### Kutipan Pilihan
Beberapa perbedaan asuransi syariah dengan asuransi konvensional, di
antaranya adalah sebagai berikut:
Akad (Perjanjian)
Setiap perjanjian transaksi bisnis di antara pihak-pihak yang melakukannya
harus jelas secara hukum ataupun non-hukum untuk mempermudah jalannya kegiatan
bisnis tersebut saat ini dan masa mendatang. Akad dalam praktek muamalah
menjadi dasar yang menentukan sah atau tidaknya suatu kegiatan transaksi secara
syariah. Hal tersebut menjadi sangat menentukan di dalam praktek asuransi
syariah. Akad antara perusahaan dengan peserta harus jelas,
menggunakan akad jual beli (tadabuli) atau tolong menolong (takaful).
Akad pada asuransi konvensional didasarkan pada akad tadabuli
atau perjanjian jual beli. Syarat sahnya suatu perjanjian jual beli didasarkan
atas adanya penjual, pembeli, harga, dan barang yang diperjual-belikan.
Sementara itu di dalam perjanjian yang diterapkan dalam asuransi konvensional
hanya memenuhi persyaratan adanya penjual, pembeli dan barang yang
diperjual-belikan. Sedangkan untuk harga tidak dapat dijelaskan secara
kuantitas, berapa besar premi yang harus dibayarkan oleh peserta asuransi utnuk
mendapatkan sejumlah uang pertanggungan. Karena hanya Allah yang tahu kapan
kita meninggal. Perusahaan akan membayarkan uang pertanggunggan sesuai dengan
perjanjian, akan tetapi jumlah premi yang akan disetorkan oleh peserta tidak
jelas tergantung usia. Jika peserta dipanjangkan usia maka perusahaan akan
untung namun apabila peserta baru sekali membayar ditakdirkan meninggal maka
perusahaan akan rugi. Dengan demikian menurut pandangan syariah terjadi cacat
karena ketidakjelasan (gharar) dalam hal berapa besar yang akan
dibayarkan oleh pemegang polis (pada produk saving) atau berapa besar
yang akan diterima pemegang polis (pada produk non-saving).

### Langkah yang Dikerjakan
(1) Dalam kutipan tentang perbedaan asuransi syariah dan konvensional, akad apa yang menjadi dasar asuransi konvensional?
(2) Lanjutkan kutipan tentang perbedaan asuransi syariah dan asuransi konvensional mulai setelah kalimat terakhirnya.

### Data Tercatat
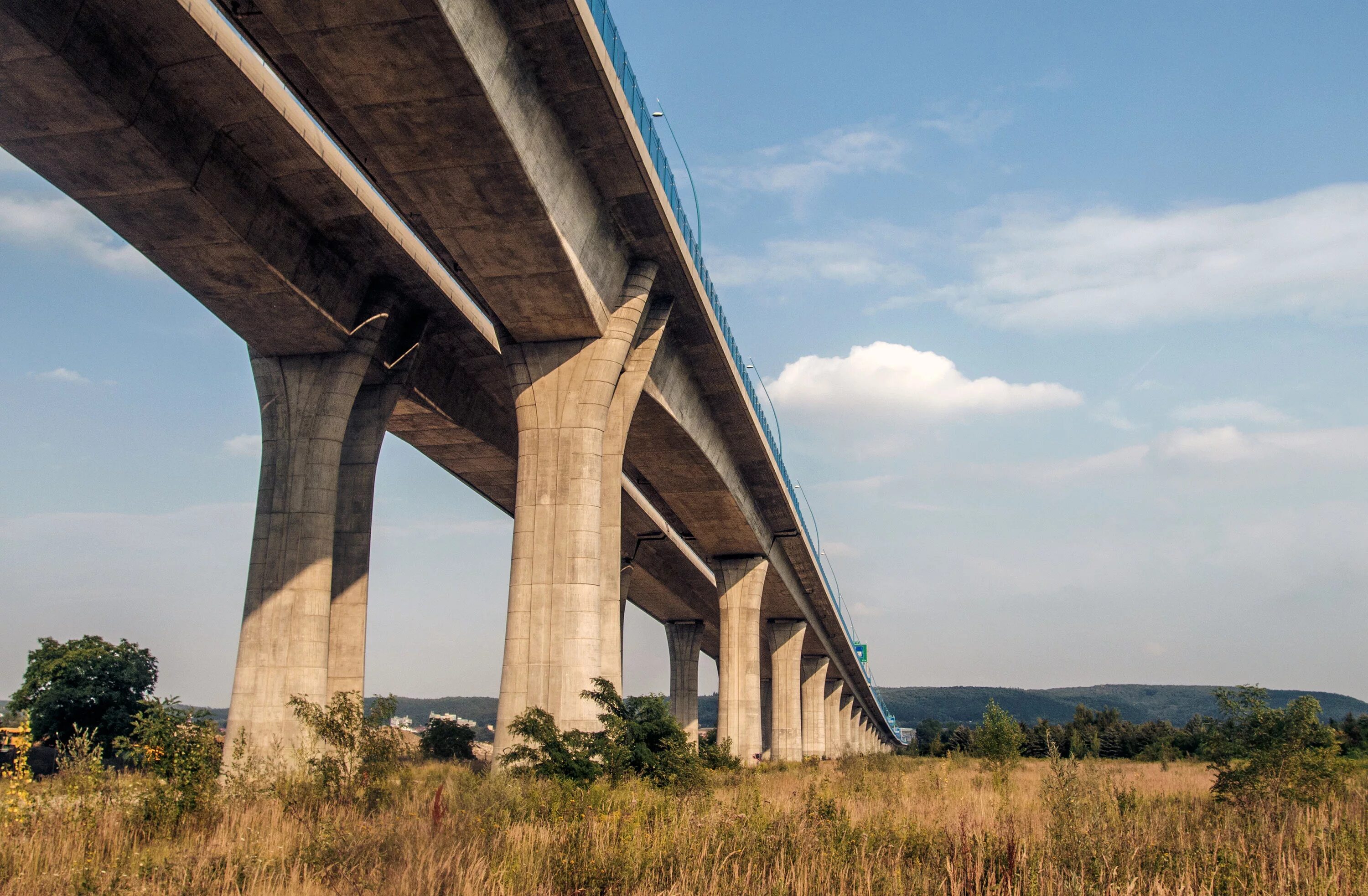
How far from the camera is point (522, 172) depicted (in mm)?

### Jawaban Tiap Tugas
(1) Asuransi konvensional didasarkan pada akad tadabuli, yaitu perjanjian jual beli.

(2)
Syaikhul Islam Ibnu Taimiyah, seorang ulama salaf ternama dalam kitabnya “Majmu
Fatwa” menyatakan bahwa akad dalam Islam dibangun atas dasar
mewujudkan keadilan dan menjauhkan penganiayaan. Harta seorang muslim yang lain
tidak halal, kecuali dipindahkan haknya kepada yang disukainya. Keadilan dapat
diketahui dengan akalnya, seperti pembeli wajib menyatakan harganya dan penjual
menyerahkan barang jualannya kepada pembeli. Dilarang menipu, berkhianat, dan
jika berhutang harus dilunasi. Jika kita mengadakan suatu perjanjian dalam
suatu transaksi bisnis secara tidak tunai maka kita wajib melakukan hal-hal
berikut: I% Menuliskan bentuk perjanjian (seperti adanya SP dan polis). I%
Bentuk perjanjian harus jelas dimengerti oleh pihak-pihak yang bertransaksi (akad
tadabuli atau akad takafuli). I% Adanya saksi dari kedua belah
pihak. I% Para saksi harus cakap dan bersedia secara hukum jika suatu saat
diminta kewajibannya. (Penulis simpulkan dari firman Allah SWT, surat
al-Baqarah ayat 282).
Gharar (Ketidakjelasan)
Definisi gharar menurut Madzhab Syafii adalah apa-apa yang
akibatnya tersembunyi dalam pandangan kita dan akibat yang paling kita takuti.
Gharar/ketidakjelasan itu terjadi pada asuransi konvensional,
dikarenakan tidak adanya batas waktu pembayaran premi yang didasarkan atas usia
tertanggung, sementara kita sepakat bahwa usia seseorang berada di tangan Yang
Mahakuasa. Jika baru sekali seorang tertanggung membayar premi ditakdirkan
meninggal, perusahaan akan rugi sementara pihak tertanggung merasa untung
secara materi. Jika tertanggung dipanjangkan usianya, perusahaan akan untung
dan tertanggung merasa rugi secara financial. Dengan kata lain kedua
belah pihak tidak mengetahui seberapa lama masing-masing pihak menjalankan
transaksi tersebut. Ketidakjelasan jangka waktu pembayaran dan jumlah
pembayaran mengakibatkan ketidaklengkapan suatu rukun akad, yang kita
kenal sebagai gharar. Para ulama berpendapat bahwa perjanjian jual
beli/akad tadabuli tersebut cacat secara hukum.
Pada asuransi syariah akad tadabuli diganti dengan akad
takafuli, yaitu suatu niat tolong-menolong sesama peserta apabila ada yang
ditakdirkan mendapat musibah. Mekanisme ini oleh para ulama dianggap paling
selamat, karena kita menghindari larangan Allah dalam praktik muamalah
yang gharar.
Pada akad asuransi konvensional dana peserta menjadi milik
perusahaan asuransi (transfer of fund). Sedangkan dalam asuransi
syariah, dana yang terkumpul adalah milik peserta (shahibul mal) dan
perusahaan asuransi syariah (mudharib) tidak bisa mengklaim menjadi
milik perusahaan.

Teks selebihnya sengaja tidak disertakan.